2014年10月16日木曜日

「わからない」というストレス

例えば真っ暗闇の中、何も視界に捉えることが出来ない時、どこにいるのか、どっちを向いているのかわからない時、人は不安にさいなまれ、過大なストレスを受ける。

「わからない、自分で判断できない」。大きなストレスなのだ。

ストレスは多くの疾病の直接的、間接的な要因にもなる。それが各種の疾病を引き起こし、時に“死因”となることも有り得る。

福島県で子供の甲状腺検査が行われた。“陽性”とされる子どもたちもかなりの数が出た。それが原発事故に由来する放射能が原因なのかどうか。

医者の多くは「わからない」としか言えない。それはいかに善意であろうとも、将来の発病も含めて「わからない」とした言えない。

だから親は苦悩し、ストレスをためる。いや、「わからない」と答える医者の方だってストレスを抱えることになる。

出口の無い不安。

原発事故による避難者がかかえている問題だ。出口が見えないから、いつになったらどうなるという「期限」を誰も設定出来ないから、避難者たちは、それが仮設に住んでいるかどうかを問わず、抱えている問題なのだ。
ストレスが高じる。それは疾病罹患に及ぶこともあれば、精神的病を負い、死に追い込まれる場合だってある。

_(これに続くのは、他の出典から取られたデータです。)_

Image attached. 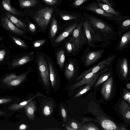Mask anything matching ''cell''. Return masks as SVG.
Wrapping results in <instances>:
<instances>
[{"label": "cell", "instance_id": "d590c367", "mask_svg": "<svg viewBox=\"0 0 130 130\" xmlns=\"http://www.w3.org/2000/svg\"><path fill=\"white\" fill-rule=\"evenodd\" d=\"M51 108L49 105H45L44 107L43 112L44 115L46 116H48L51 112Z\"/></svg>", "mask_w": 130, "mask_h": 130}, {"label": "cell", "instance_id": "f1b7e54d", "mask_svg": "<svg viewBox=\"0 0 130 130\" xmlns=\"http://www.w3.org/2000/svg\"><path fill=\"white\" fill-rule=\"evenodd\" d=\"M58 30V26L56 20L53 18L51 24L50 35L51 38H53L55 36Z\"/></svg>", "mask_w": 130, "mask_h": 130}, {"label": "cell", "instance_id": "681fc988", "mask_svg": "<svg viewBox=\"0 0 130 130\" xmlns=\"http://www.w3.org/2000/svg\"><path fill=\"white\" fill-rule=\"evenodd\" d=\"M66 128H67V129L69 130H74V129H72V128H70V127H69L68 126H67Z\"/></svg>", "mask_w": 130, "mask_h": 130}, {"label": "cell", "instance_id": "603a6c76", "mask_svg": "<svg viewBox=\"0 0 130 130\" xmlns=\"http://www.w3.org/2000/svg\"><path fill=\"white\" fill-rule=\"evenodd\" d=\"M101 126L105 129L112 130L117 129V127L112 121L109 120H105L101 123Z\"/></svg>", "mask_w": 130, "mask_h": 130}, {"label": "cell", "instance_id": "ab89813d", "mask_svg": "<svg viewBox=\"0 0 130 130\" xmlns=\"http://www.w3.org/2000/svg\"><path fill=\"white\" fill-rule=\"evenodd\" d=\"M12 100V99L9 98L0 99V104L7 103L10 102Z\"/></svg>", "mask_w": 130, "mask_h": 130}, {"label": "cell", "instance_id": "3957f363", "mask_svg": "<svg viewBox=\"0 0 130 130\" xmlns=\"http://www.w3.org/2000/svg\"><path fill=\"white\" fill-rule=\"evenodd\" d=\"M104 50L91 51L90 47L87 46L80 59V61L86 68L89 67L101 58L103 56Z\"/></svg>", "mask_w": 130, "mask_h": 130}, {"label": "cell", "instance_id": "f6af8a7d", "mask_svg": "<svg viewBox=\"0 0 130 130\" xmlns=\"http://www.w3.org/2000/svg\"><path fill=\"white\" fill-rule=\"evenodd\" d=\"M71 125L72 128L75 129H76L78 128V126L77 124L75 122H73L71 124Z\"/></svg>", "mask_w": 130, "mask_h": 130}, {"label": "cell", "instance_id": "2e32d148", "mask_svg": "<svg viewBox=\"0 0 130 130\" xmlns=\"http://www.w3.org/2000/svg\"><path fill=\"white\" fill-rule=\"evenodd\" d=\"M39 96H44L42 94L40 93H38L34 96L28 100L23 101L18 104L16 103H15L13 104H12L8 108L12 111H14L18 110L21 108L24 107L29 102L31 101L32 99L36 97Z\"/></svg>", "mask_w": 130, "mask_h": 130}, {"label": "cell", "instance_id": "484cf974", "mask_svg": "<svg viewBox=\"0 0 130 130\" xmlns=\"http://www.w3.org/2000/svg\"><path fill=\"white\" fill-rule=\"evenodd\" d=\"M20 7L22 8L31 7L36 4L37 0H18Z\"/></svg>", "mask_w": 130, "mask_h": 130}, {"label": "cell", "instance_id": "8d00e7d4", "mask_svg": "<svg viewBox=\"0 0 130 130\" xmlns=\"http://www.w3.org/2000/svg\"><path fill=\"white\" fill-rule=\"evenodd\" d=\"M90 85H88L86 86L83 89L81 90L79 92H78L74 96V97H76L81 95L85 93L87 91L89 90L90 89Z\"/></svg>", "mask_w": 130, "mask_h": 130}, {"label": "cell", "instance_id": "44dd1931", "mask_svg": "<svg viewBox=\"0 0 130 130\" xmlns=\"http://www.w3.org/2000/svg\"><path fill=\"white\" fill-rule=\"evenodd\" d=\"M6 15L8 19L17 27L22 29H25V26L23 22L8 12L6 13Z\"/></svg>", "mask_w": 130, "mask_h": 130}, {"label": "cell", "instance_id": "e0dca14e", "mask_svg": "<svg viewBox=\"0 0 130 130\" xmlns=\"http://www.w3.org/2000/svg\"><path fill=\"white\" fill-rule=\"evenodd\" d=\"M118 28L115 40H116L118 35L120 37L123 33L130 29V18L125 20L120 25L118 26Z\"/></svg>", "mask_w": 130, "mask_h": 130}, {"label": "cell", "instance_id": "4fadbf2b", "mask_svg": "<svg viewBox=\"0 0 130 130\" xmlns=\"http://www.w3.org/2000/svg\"><path fill=\"white\" fill-rule=\"evenodd\" d=\"M77 63L75 60L71 59L66 69L65 75L68 79H71L78 71Z\"/></svg>", "mask_w": 130, "mask_h": 130}, {"label": "cell", "instance_id": "4316f807", "mask_svg": "<svg viewBox=\"0 0 130 130\" xmlns=\"http://www.w3.org/2000/svg\"><path fill=\"white\" fill-rule=\"evenodd\" d=\"M30 59L29 56H26L13 62L12 65L13 67H16L23 65L28 62Z\"/></svg>", "mask_w": 130, "mask_h": 130}, {"label": "cell", "instance_id": "5b68a950", "mask_svg": "<svg viewBox=\"0 0 130 130\" xmlns=\"http://www.w3.org/2000/svg\"><path fill=\"white\" fill-rule=\"evenodd\" d=\"M116 57V55H110L104 60L94 65L89 69L83 71L77 78L78 80L82 79L86 74L90 72L96 73L112 67V63Z\"/></svg>", "mask_w": 130, "mask_h": 130}, {"label": "cell", "instance_id": "83f0119b", "mask_svg": "<svg viewBox=\"0 0 130 130\" xmlns=\"http://www.w3.org/2000/svg\"><path fill=\"white\" fill-rule=\"evenodd\" d=\"M57 59L58 65L61 68H62L65 59L64 52L63 50H61L58 52L57 55Z\"/></svg>", "mask_w": 130, "mask_h": 130}, {"label": "cell", "instance_id": "74e56055", "mask_svg": "<svg viewBox=\"0 0 130 130\" xmlns=\"http://www.w3.org/2000/svg\"><path fill=\"white\" fill-rule=\"evenodd\" d=\"M45 40H41L37 41L34 42L33 43L34 46V47H38L43 44L45 42Z\"/></svg>", "mask_w": 130, "mask_h": 130}, {"label": "cell", "instance_id": "cb8c5ba5", "mask_svg": "<svg viewBox=\"0 0 130 130\" xmlns=\"http://www.w3.org/2000/svg\"><path fill=\"white\" fill-rule=\"evenodd\" d=\"M27 73H24L18 76L16 78L8 83L7 85L12 86H16L21 84L26 78Z\"/></svg>", "mask_w": 130, "mask_h": 130}, {"label": "cell", "instance_id": "f546056e", "mask_svg": "<svg viewBox=\"0 0 130 130\" xmlns=\"http://www.w3.org/2000/svg\"><path fill=\"white\" fill-rule=\"evenodd\" d=\"M129 18L130 17L128 16H116L114 18V21L118 26H119L124 21Z\"/></svg>", "mask_w": 130, "mask_h": 130}, {"label": "cell", "instance_id": "4dcf8cb0", "mask_svg": "<svg viewBox=\"0 0 130 130\" xmlns=\"http://www.w3.org/2000/svg\"><path fill=\"white\" fill-rule=\"evenodd\" d=\"M18 76L14 74H10L5 77L3 80V82L7 84L16 78Z\"/></svg>", "mask_w": 130, "mask_h": 130}, {"label": "cell", "instance_id": "ac0fdd59", "mask_svg": "<svg viewBox=\"0 0 130 130\" xmlns=\"http://www.w3.org/2000/svg\"><path fill=\"white\" fill-rule=\"evenodd\" d=\"M26 114L28 117L30 119H34V112L36 109L35 102L31 101L24 107Z\"/></svg>", "mask_w": 130, "mask_h": 130}, {"label": "cell", "instance_id": "7dc6e473", "mask_svg": "<svg viewBox=\"0 0 130 130\" xmlns=\"http://www.w3.org/2000/svg\"><path fill=\"white\" fill-rule=\"evenodd\" d=\"M125 117L127 119H129L130 118V111L129 110L126 113L125 115Z\"/></svg>", "mask_w": 130, "mask_h": 130}, {"label": "cell", "instance_id": "52a82bcc", "mask_svg": "<svg viewBox=\"0 0 130 130\" xmlns=\"http://www.w3.org/2000/svg\"><path fill=\"white\" fill-rule=\"evenodd\" d=\"M81 9L92 12L103 18L109 21H114V18L117 16L106 12L98 5L96 2L91 3L83 6Z\"/></svg>", "mask_w": 130, "mask_h": 130}, {"label": "cell", "instance_id": "f5cc1de1", "mask_svg": "<svg viewBox=\"0 0 130 130\" xmlns=\"http://www.w3.org/2000/svg\"><path fill=\"white\" fill-rule=\"evenodd\" d=\"M1 39H2L0 37V40H1Z\"/></svg>", "mask_w": 130, "mask_h": 130}, {"label": "cell", "instance_id": "277c9868", "mask_svg": "<svg viewBox=\"0 0 130 130\" xmlns=\"http://www.w3.org/2000/svg\"><path fill=\"white\" fill-rule=\"evenodd\" d=\"M53 11L52 8L46 7L36 12L34 19L39 27L42 29L46 27L52 16Z\"/></svg>", "mask_w": 130, "mask_h": 130}, {"label": "cell", "instance_id": "ba28073f", "mask_svg": "<svg viewBox=\"0 0 130 130\" xmlns=\"http://www.w3.org/2000/svg\"><path fill=\"white\" fill-rule=\"evenodd\" d=\"M118 74L125 79L129 76L130 71L129 64L127 58L124 56L118 58L116 66Z\"/></svg>", "mask_w": 130, "mask_h": 130}, {"label": "cell", "instance_id": "7c38bea8", "mask_svg": "<svg viewBox=\"0 0 130 130\" xmlns=\"http://www.w3.org/2000/svg\"><path fill=\"white\" fill-rule=\"evenodd\" d=\"M1 23L5 28L10 32L20 35L24 34V31L14 25L7 16L2 18Z\"/></svg>", "mask_w": 130, "mask_h": 130}, {"label": "cell", "instance_id": "9a60e30c", "mask_svg": "<svg viewBox=\"0 0 130 130\" xmlns=\"http://www.w3.org/2000/svg\"><path fill=\"white\" fill-rule=\"evenodd\" d=\"M80 22H76L70 25L65 31L57 38L55 40V43H58L68 36Z\"/></svg>", "mask_w": 130, "mask_h": 130}, {"label": "cell", "instance_id": "ffe728a7", "mask_svg": "<svg viewBox=\"0 0 130 130\" xmlns=\"http://www.w3.org/2000/svg\"><path fill=\"white\" fill-rule=\"evenodd\" d=\"M10 0H3L2 4L3 7L6 10L15 15H19L22 13L13 8L10 4Z\"/></svg>", "mask_w": 130, "mask_h": 130}, {"label": "cell", "instance_id": "ee69618b", "mask_svg": "<svg viewBox=\"0 0 130 130\" xmlns=\"http://www.w3.org/2000/svg\"><path fill=\"white\" fill-rule=\"evenodd\" d=\"M124 99L127 100L129 103L130 101V93L129 92H128L125 94L124 96Z\"/></svg>", "mask_w": 130, "mask_h": 130}, {"label": "cell", "instance_id": "e575fe53", "mask_svg": "<svg viewBox=\"0 0 130 130\" xmlns=\"http://www.w3.org/2000/svg\"><path fill=\"white\" fill-rule=\"evenodd\" d=\"M95 0H74L72 4L73 6L75 7L80 6L86 1H94Z\"/></svg>", "mask_w": 130, "mask_h": 130}, {"label": "cell", "instance_id": "816d5d0a", "mask_svg": "<svg viewBox=\"0 0 130 130\" xmlns=\"http://www.w3.org/2000/svg\"><path fill=\"white\" fill-rule=\"evenodd\" d=\"M127 87L128 89H130V84H128L127 85Z\"/></svg>", "mask_w": 130, "mask_h": 130}, {"label": "cell", "instance_id": "8992f818", "mask_svg": "<svg viewBox=\"0 0 130 130\" xmlns=\"http://www.w3.org/2000/svg\"><path fill=\"white\" fill-rule=\"evenodd\" d=\"M83 21L81 22L72 32V38L74 40L76 49L79 52L86 44L87 40L83 25Z\"/></svg>", "mask_w": 130, "mask_h": 130}, {"label": "cell", "instance_id": "30bf717a", "mask_svg": "<svg viewBox=\"0 0 130 130\" xmlns=\"http://www.w3.org/2000/svg\"><path fill=\"white\" fill-rule=\"evenodd\" d=\"M108 68L105 69L96 73L90 72L86 74L82 78L83 79L81 81L71 86V89H74L85 84L89 82H93L99 75L106 71Z\"/></svg>", "mask_w": 130, "mask_h": 130}, {"label": "cell", "instance_id": "f35d334b", "mask_svg": "<svg viewBox=\"0 0 130 130\" xmlns=\"http://www.w3.org/2000/svg\"><path fill=\"white\" fill-rule=\"evenodd\" d=\"M45 3L49 5L56 4L58 2L57 0H42Z\"/></svg>", "mask_w": 130, "mask_h": 130}, {"label": "cell", "instance_id": "d4e9b609", "mask_svg": "<svg viewBox=\"0 0 130 130\" xmlns=\"http://www.w3.org/2000/svg\"><path fill=\"white\" fill-rule=\"evenodd\" d=\"M50 80L52 87H54L57 82L56 75L52 65L50 62H48Z\"/></svg>", "mask_w": 130, "mask_h": 130}, {"label": "cell", "instance_id": "7a4b0ae2", "mask_svg": "<svg viewBox=\"0 0 130 130\" xmlns=\"http://www.w3.org/2000/svg\"><path fill=\"white\" fill-rule=\"evenodd\" d=\"M85 19L87 20L92 27L97 31L102 34L108 39L115 40L116 34L113 27L102 19L88 13L83 12Z\"/></svg>", "mask_w": 130, "mask_h": 130}, {"label": "cell", "instance_id": "7402d4cb", "mask_svg": "<svg viewBox=\"0 0 130 130\" xmlns=\"http://www.w3.org/2000/svg\"><path fill=\"white\" fill-rule=\"evenodd\" d=\"M65 47L69 53L76 52L77 53L79 52L76 49L74 40L72 37L66 43Z\"/></svg>", "mask_w": 130, "mask_h": 130}, {"label": "cell", "instance_id": "8fae6325", "mask_svg": "<svg viewBox=\"0 0 130 130\" xmlns=\"http://www.w3.org/2000/svg\"><path fill=\"white\" fill-rule=\"evenodd\" d=\"M130 43V29L123 33L119 37V40L115 48L120 52L127 47Z\"/></svg>", "mask_w": 130, "mask_h": 130}, {"label": "cell", "instance_id": "d6986e66", "mask_svg": "<svg viewBox=\"0 0 130 130\" xmlns=\"http://www.w3.org/2000/svg\"><path fill=\"white\" fill-rule=\"evenodd\" d=\"M98 5L106 12L112 14L117 16L121 15L122 13L115 10L109 6L102 3L96 2Z\"/></svg>", "mask_w": 130, "mask_h": 130}, {"label": "cell", "instance_id": "60d3db41", "mask_svg": "<svg viewBox=\"0 0 130 130\" xmlns=\"http://www.w3.org/2000/svg\"><path fill=\"white\" fill-rule=\"evenodd\" d=\"M61 112L62 116L63 119L66 121L67 118V113L65 109L63 107L62 108Z\"/></svg>", "mask_w": 130, "mask_h": 130}, {"label": "cell", "instance_id": "d6a6232c", "mask_svg": "<svg viewBox=\"0 0 130 130\" xmlns=\"http://www.w3.org/2000/svg\"><path fill=\"white\" fill-rule=\"evenodd\" d=\"M12 38L17 44L22 47H26L27 46L25 43L20 39L13 36L12 37Z\"/></svg>", "mask_w": 130, "mask_h": 130}, {"label": "cell", "instance_id": "836d02e7", "mask_svg": "<svg viewBox=\"0 0 130 130\" xmlns=\"http://www.w3.org/2000/svg\"><path fill=\"white\" fill-rule=\"evenodd\" d=\"M96 2L107 5L113 8L116 7V4L112 0H95Z\"/></svg>", "mask_w": 130, "mask_h": 130}, {"label": "cell", "instance_id": "c3c4849f", "mask_svg": "<svg viewBox=\"0 0 130 130\" xmlns=\"http://www.w3.org/2000/svg\"><path fill=\"white\" fill-rule=\"evenodd\" d=\"M86 129L88 130H95L99 129L95 128V127H93L91 126L89 127L87 129Z\"/></svg>", "mask_w": 130, "mask_h": 130}, {"label": "cell", "instance_id": "5bb4252c", "mask_svg": "<svg viewBox=\"0 0 130 130\" xmlns=\"http://www.w3.org/2000/svg\"><path fill=\"white\" fill-rule=\"evenodd\" d=\"M111 75L103 85L101 90L102 94L104 98L106 100L109 98L111 92L113 79Z\"/></svg>", "mask_w": 130, "mask_h": 130}, {"label": "cell", "instance_id": "9c48e42d", "mask_svg": "<svg viewBox=\"0 0 130 130\" xmlns=\"http://www.w3.org/2000/svg\"><path fill=\"white\" fill-rule=\"evenodd\" d=\"M39 70L43 83L46 86L49 84V68L44 57L39 56L38 60Z\"/></svg>", "mask_w": 130, "mask_h": 130}, {"label": "cell", "instance_id": "6da1fadb", "mask_svg": "<svg viewBox=\"0 0 130 130\" xmlns=\"http://www.w3.org/2000/svg\"><path fill=\"white\" fill-rule=\"evenodd\" d=\"M83 25L86 37L87 46L104 47L109 44L110 40L102 34L95 30L87 20L85 19L83 21Z\"/></svg>", "mask_w": 130, "mask_h": 130}, {"label": "cell", "instance_id": "1f68e13d", "mask_svg": "<svg viewBox=\"0 0 130 130\" xmlns=\"http://www.w3.org/2000/svg\"><path fill=\"white\" fill-rule=\"evenodd\" d=\"M61 17L63 20L65 21L75 20L78 18V16L77 15L70 14H61Z\"/></svg>", "mask_w": 130, "mask_h": 130}, {"label": "cell", "instance_id": "7bdbcfd3", "mask_svg": "<svg viewBox=\"0 0 130 130\" xmlns=\"http://www.w3.org/2000/svg\"><path fill=\"white\" fill-rule=\"evenodd\" d=\"M6 53V51L4 50L0 51V61L3 60L4 57Z\"/></svg>", "mask_w": 130, "mask_h": 130}, {"label": "cell", "instance_id": "bcb514c9", "mask_svg": "<svg viewBox=\"0 0 130 130\" xmlns=\"http://www.w3.org/2000/svg\"><path fill=\"white\" fill-rule=\"evenodd\" d=\"M27 126L25 124H21L19 127V129L20 130H25L27 128Z\"/></svg>", "mask_w": 130, "mask_h": 130}, {"label": "cell", "instance_id": "b9f144b4", "mask_svg": "<svg viewBox=\"0 0 130 130\" xmlns=\"http://www.w3.org/2000/svg\"><path fill=\"white\" fill-rule=\"evenodd\" d=\"M29 28L30 30L32 32H35L36 29V27L35 25L32 23H29Z\"/></svg>", "mask_w": 130, "mask_h": 130}, {"label": "cell", "instance_id": "f907efd6", "mask_svg": "<svg viewBox=\"0 0 130 130\" xmlns=\"http://www.w3.org/2000/svg\"><path fill=\"white\" fill-rule=\"evenodd\" d=\"M5 114V113L2 111H0V115H2Z\"/></svg>", "mask_w": 130, "mask_h": 130}]
</instances>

「わからない」「わからない」。それは今のこの国を覆っている空気だ。

政治だってそうだ。一本筋が通っているように見えて、実情は支離滅裂。
この国の行き先も「わからない」。

今日、東証の株価はまたも大幅下落している。すぐ持ち直すのかどうかわからない。
市場原理なんて読み解けるわけでもない。

ガソリンスタンドに行った。確実に値上がりしていた。円安の影響だ。

この国は豊かな国なのか、貧しい国なのか。それもわからない。

だから、極論すれば一億総国民がストレスを抱えているということにもなる。

「わからない」というある種のパラダイム。それを生んだのが正しい情報が伝わらない。伝えられないということにもあった。それが意図的かどうかはいざ知らず、隠され続けてきたこと。今もその気運があるということ。

特定機密保護法だってそうだ。何を機密とするのかはわからない。
集団的自衛権の問題だってそうだ。戦争へのみちとなるのかどうか。それもわからない。

わからない症候群の国。

そのストレスからどうやったら逃れられるのか。ありふれた言葉で言えば「情報の的確な開示」。そして「信を置けるもの」が存在するか否かということ。

ストレス耐性という言葉がある。それを育むにはかなりの訓練すら必要とする。

人は皆、精神的に強い人ばかりではない。人間とは弱いものなのだ。

いわゆる風評ということ。あの嫌がらせのようなデマ、罵声。すでに3・11直後から、それはネット上に満ち溢れていた。福島に対してだ。

それを払拭する手段を多くの人は持ち合わせていない。
まことしやかな嘘やデマ。それは時には“正義”を装って福島を襲ってくる。

正確な情報が無いから、不信の塊になっているから、県民だって、それを真に受けてしまう。

負の連鎖だ。ストレス拡散だ。まき散らした方だって、実はストレス社会に生きている人なのかもしれない。それの発散が他者や弱者への攻撃。

こんなことを書きながら思う。実は自分自身もなにもわかっていない、わからないことだらけの中にいるのだということを。

わからない社会。そんな未知の世界に入ってしまったのかなとも。

わからない、わからない、ワカンナイ、ワカンナイ・・・。

「将来への漠然とした不安」。その一言を“遺言”にした、自死の動機と記した文学者もいた。